[start]
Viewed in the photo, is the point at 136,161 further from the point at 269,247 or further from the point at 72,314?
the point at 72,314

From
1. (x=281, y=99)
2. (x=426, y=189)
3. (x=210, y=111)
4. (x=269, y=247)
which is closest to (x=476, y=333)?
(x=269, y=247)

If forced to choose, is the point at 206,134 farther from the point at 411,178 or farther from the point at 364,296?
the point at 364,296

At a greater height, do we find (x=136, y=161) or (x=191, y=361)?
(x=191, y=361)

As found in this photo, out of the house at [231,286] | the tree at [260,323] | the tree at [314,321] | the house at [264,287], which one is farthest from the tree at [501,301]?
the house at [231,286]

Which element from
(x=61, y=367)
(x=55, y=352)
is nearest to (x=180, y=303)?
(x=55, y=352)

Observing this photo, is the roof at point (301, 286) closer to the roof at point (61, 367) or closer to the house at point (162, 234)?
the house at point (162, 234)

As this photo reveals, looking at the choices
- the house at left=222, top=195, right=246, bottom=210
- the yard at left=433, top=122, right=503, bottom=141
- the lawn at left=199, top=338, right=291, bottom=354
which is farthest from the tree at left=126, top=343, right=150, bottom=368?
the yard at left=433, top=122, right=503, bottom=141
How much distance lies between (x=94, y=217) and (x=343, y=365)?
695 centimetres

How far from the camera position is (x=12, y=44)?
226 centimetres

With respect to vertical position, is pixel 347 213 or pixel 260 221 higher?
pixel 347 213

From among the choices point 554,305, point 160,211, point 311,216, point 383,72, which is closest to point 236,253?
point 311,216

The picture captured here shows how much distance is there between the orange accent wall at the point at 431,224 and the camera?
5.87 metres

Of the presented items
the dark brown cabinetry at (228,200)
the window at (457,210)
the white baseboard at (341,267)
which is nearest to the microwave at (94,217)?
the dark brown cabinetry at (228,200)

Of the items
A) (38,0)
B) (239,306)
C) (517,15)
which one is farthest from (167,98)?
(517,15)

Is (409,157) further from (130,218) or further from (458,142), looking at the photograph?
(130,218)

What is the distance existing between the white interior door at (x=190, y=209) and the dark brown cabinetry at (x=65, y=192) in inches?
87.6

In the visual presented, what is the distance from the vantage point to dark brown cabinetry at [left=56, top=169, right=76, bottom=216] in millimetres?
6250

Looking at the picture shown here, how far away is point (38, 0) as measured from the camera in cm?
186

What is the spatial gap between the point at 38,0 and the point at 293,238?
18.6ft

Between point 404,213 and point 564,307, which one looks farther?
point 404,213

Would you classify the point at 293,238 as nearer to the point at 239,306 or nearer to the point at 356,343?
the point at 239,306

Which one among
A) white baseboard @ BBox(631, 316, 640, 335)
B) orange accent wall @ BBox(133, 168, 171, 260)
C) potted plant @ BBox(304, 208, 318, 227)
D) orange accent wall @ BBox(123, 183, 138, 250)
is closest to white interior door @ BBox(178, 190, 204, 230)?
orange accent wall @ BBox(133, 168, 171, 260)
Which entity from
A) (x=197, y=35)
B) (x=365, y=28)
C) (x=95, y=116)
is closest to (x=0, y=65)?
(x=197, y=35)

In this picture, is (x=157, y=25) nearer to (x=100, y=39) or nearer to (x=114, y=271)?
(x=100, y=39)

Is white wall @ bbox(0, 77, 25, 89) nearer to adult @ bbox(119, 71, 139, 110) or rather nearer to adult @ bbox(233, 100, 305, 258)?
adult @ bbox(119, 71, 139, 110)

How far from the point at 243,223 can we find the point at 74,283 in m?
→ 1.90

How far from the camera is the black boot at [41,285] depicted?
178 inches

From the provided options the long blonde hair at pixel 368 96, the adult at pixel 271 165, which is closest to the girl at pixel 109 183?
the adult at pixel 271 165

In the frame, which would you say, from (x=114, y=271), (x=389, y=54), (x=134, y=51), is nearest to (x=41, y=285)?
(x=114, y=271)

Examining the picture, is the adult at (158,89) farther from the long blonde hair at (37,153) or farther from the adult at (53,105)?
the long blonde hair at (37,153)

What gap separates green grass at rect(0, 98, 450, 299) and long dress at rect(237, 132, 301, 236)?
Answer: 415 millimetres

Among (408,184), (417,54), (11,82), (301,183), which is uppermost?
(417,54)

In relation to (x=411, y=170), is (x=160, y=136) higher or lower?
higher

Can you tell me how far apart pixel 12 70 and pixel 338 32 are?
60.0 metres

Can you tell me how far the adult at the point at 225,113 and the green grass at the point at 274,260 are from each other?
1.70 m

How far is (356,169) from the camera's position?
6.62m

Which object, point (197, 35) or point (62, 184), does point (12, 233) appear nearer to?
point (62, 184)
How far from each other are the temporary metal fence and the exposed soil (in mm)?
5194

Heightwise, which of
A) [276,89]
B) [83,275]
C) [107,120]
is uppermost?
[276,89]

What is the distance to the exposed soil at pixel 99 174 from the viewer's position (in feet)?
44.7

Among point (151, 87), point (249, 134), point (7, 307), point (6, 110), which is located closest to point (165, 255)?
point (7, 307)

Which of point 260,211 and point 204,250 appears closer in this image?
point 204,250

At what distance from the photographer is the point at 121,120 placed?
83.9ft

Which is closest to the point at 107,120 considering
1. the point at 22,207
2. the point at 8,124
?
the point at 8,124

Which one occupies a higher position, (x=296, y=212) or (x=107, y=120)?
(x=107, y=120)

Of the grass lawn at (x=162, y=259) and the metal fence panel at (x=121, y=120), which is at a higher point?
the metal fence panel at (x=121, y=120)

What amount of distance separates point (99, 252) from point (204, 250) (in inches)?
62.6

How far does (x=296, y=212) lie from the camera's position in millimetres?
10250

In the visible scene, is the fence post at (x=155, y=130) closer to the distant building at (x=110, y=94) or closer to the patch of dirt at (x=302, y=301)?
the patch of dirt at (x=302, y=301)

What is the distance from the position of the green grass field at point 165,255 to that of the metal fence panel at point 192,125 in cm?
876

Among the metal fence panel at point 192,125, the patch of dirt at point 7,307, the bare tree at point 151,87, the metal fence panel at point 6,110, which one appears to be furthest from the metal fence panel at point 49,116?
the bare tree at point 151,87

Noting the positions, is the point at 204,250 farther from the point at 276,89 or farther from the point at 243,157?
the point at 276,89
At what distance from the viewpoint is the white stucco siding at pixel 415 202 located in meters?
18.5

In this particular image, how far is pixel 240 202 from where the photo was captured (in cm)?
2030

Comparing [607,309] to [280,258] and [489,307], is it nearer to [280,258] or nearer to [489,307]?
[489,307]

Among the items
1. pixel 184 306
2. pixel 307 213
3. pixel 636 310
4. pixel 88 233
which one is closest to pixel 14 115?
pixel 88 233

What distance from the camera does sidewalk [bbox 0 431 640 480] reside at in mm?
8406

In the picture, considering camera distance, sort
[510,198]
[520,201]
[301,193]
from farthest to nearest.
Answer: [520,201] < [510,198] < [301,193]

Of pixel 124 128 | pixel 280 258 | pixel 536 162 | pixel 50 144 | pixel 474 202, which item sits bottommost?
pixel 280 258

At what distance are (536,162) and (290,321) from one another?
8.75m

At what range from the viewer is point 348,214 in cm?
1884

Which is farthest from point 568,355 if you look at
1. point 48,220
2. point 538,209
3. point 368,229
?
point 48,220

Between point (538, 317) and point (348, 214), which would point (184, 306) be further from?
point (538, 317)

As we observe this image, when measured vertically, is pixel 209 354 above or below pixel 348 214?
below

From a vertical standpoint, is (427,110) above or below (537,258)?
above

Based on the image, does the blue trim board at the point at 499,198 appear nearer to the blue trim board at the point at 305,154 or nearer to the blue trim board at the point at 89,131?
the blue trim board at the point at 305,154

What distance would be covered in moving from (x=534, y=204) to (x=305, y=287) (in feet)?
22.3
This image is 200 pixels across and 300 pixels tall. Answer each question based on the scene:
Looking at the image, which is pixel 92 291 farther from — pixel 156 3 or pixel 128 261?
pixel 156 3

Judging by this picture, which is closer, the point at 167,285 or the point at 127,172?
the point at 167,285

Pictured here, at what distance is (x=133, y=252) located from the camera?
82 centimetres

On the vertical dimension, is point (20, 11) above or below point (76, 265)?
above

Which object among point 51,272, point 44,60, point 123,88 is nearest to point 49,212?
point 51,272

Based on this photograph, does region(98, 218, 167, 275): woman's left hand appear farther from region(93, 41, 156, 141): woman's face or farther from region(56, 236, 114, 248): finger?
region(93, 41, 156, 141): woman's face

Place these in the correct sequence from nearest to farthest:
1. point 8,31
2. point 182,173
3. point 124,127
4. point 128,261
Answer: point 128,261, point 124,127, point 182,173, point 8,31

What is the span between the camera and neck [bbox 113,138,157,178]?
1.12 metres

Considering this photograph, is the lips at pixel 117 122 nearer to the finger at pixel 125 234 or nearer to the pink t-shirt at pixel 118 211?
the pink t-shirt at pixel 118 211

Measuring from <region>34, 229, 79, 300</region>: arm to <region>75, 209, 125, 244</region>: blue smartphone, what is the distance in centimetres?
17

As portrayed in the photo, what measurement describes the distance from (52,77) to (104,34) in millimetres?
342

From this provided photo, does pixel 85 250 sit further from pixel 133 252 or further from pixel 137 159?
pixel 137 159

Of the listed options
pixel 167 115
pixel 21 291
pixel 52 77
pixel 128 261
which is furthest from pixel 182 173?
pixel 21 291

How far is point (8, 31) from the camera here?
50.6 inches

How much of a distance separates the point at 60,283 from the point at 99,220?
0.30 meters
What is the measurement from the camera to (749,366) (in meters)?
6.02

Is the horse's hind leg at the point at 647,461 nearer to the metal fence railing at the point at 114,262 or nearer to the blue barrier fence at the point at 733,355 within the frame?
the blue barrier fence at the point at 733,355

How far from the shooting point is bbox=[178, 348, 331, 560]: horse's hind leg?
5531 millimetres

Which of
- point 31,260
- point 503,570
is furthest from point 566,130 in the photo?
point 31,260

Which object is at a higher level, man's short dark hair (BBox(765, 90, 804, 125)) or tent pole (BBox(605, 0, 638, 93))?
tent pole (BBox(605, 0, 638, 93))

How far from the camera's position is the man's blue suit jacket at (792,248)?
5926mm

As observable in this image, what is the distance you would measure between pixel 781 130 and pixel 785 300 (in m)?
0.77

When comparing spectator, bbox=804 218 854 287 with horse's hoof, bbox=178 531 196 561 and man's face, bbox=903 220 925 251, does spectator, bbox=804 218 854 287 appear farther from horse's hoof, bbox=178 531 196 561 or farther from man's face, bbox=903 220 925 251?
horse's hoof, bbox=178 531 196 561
[end]
Problem
Find every line in the items above that contains the word "pole", treating uppercase and lowercase as different, and copy each of those lines.

Output
Which object is at a higher level, man's short dark hair (BBox(765, 90, 804, 125)) or tent pole (BBox(605, 0, 638, 93))?
tent pole (BBox(605, 0, 638, 93))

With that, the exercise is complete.